> **INFORMATION SUPPLIED**:
--- START ---

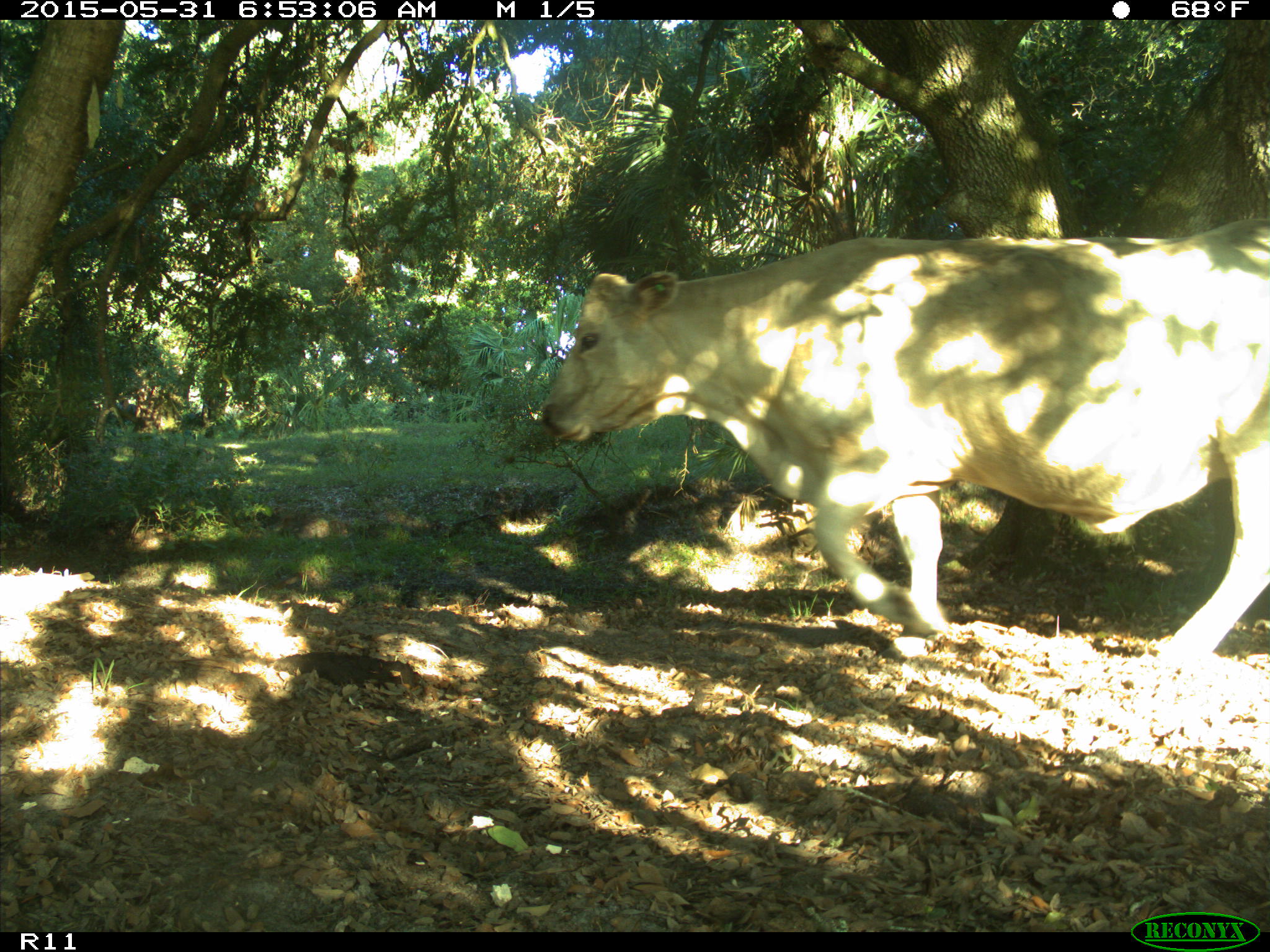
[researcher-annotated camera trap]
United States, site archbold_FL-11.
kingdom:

--- END ---
--- START ---

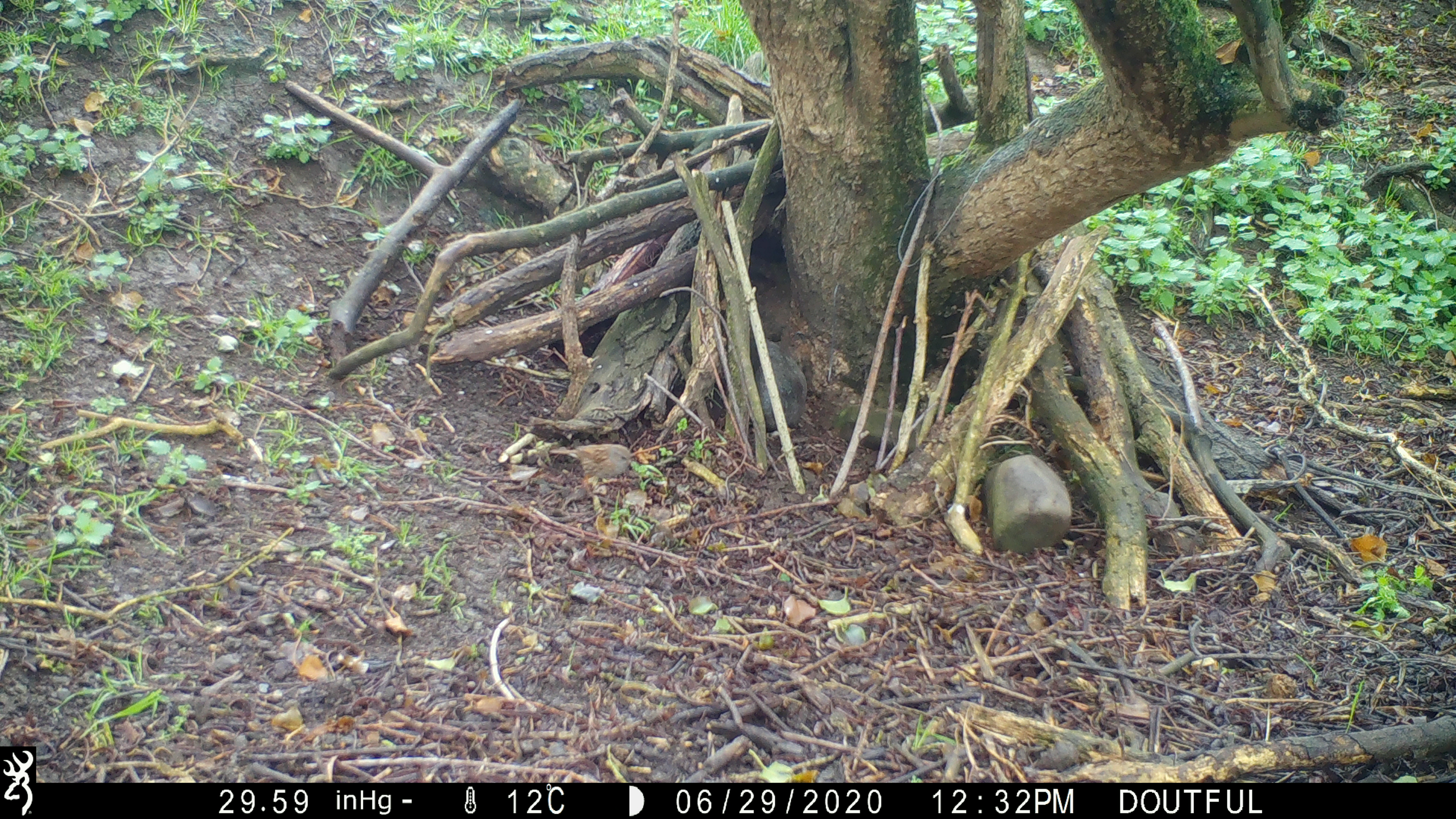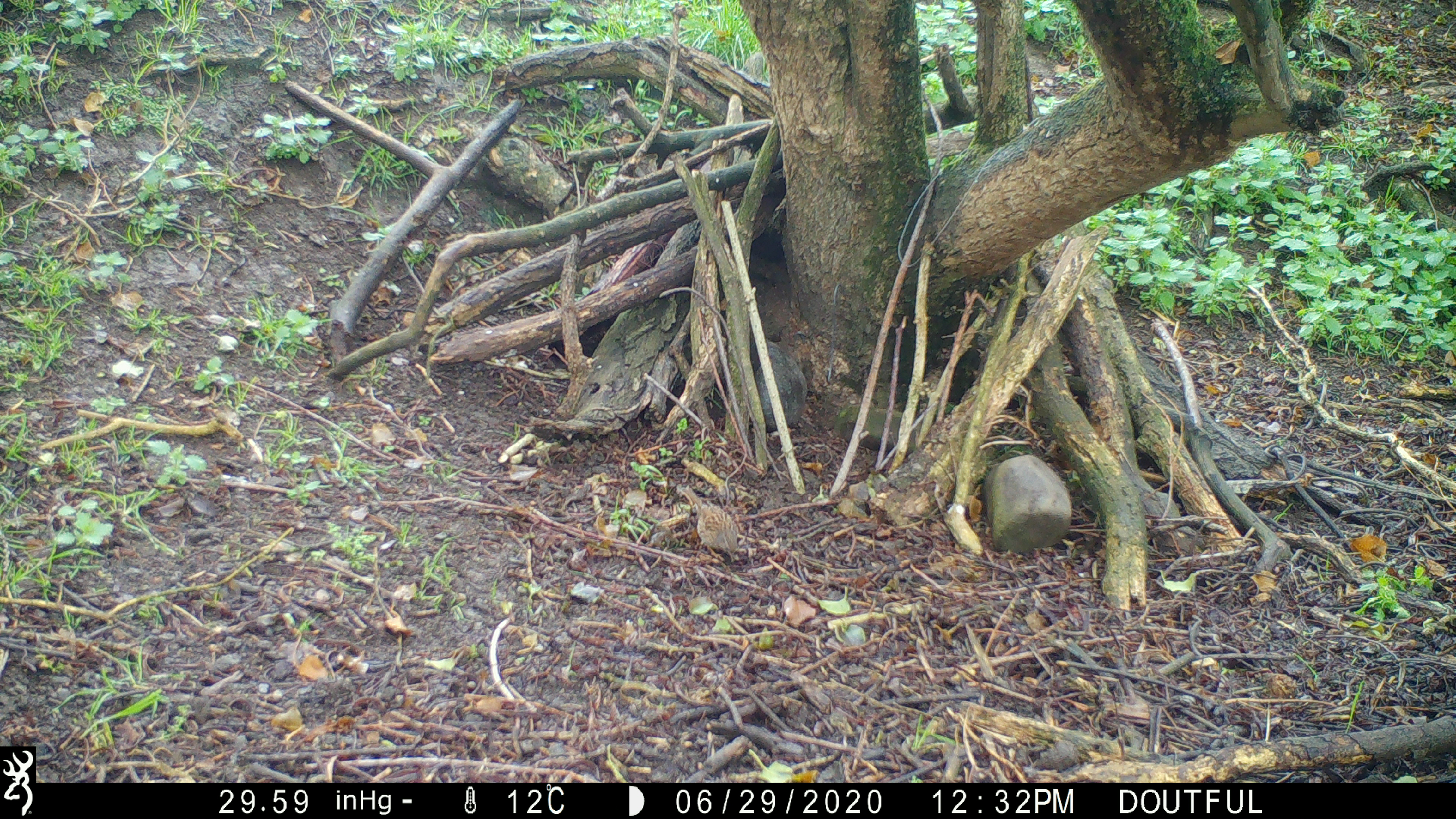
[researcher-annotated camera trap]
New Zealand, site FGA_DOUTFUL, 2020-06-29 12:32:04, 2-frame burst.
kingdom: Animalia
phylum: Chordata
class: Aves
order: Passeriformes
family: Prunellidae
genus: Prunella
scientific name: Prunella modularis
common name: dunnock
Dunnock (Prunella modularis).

--- END ---

The answer should consist of all lines from the records above that hold the word "site".

> **THE COMPLETED TASK**:
United States, site archbold_FL-11.
New Zealand, site FGA_DOUTFUL, 2020-06-29 12:32:04, 2-frame burst.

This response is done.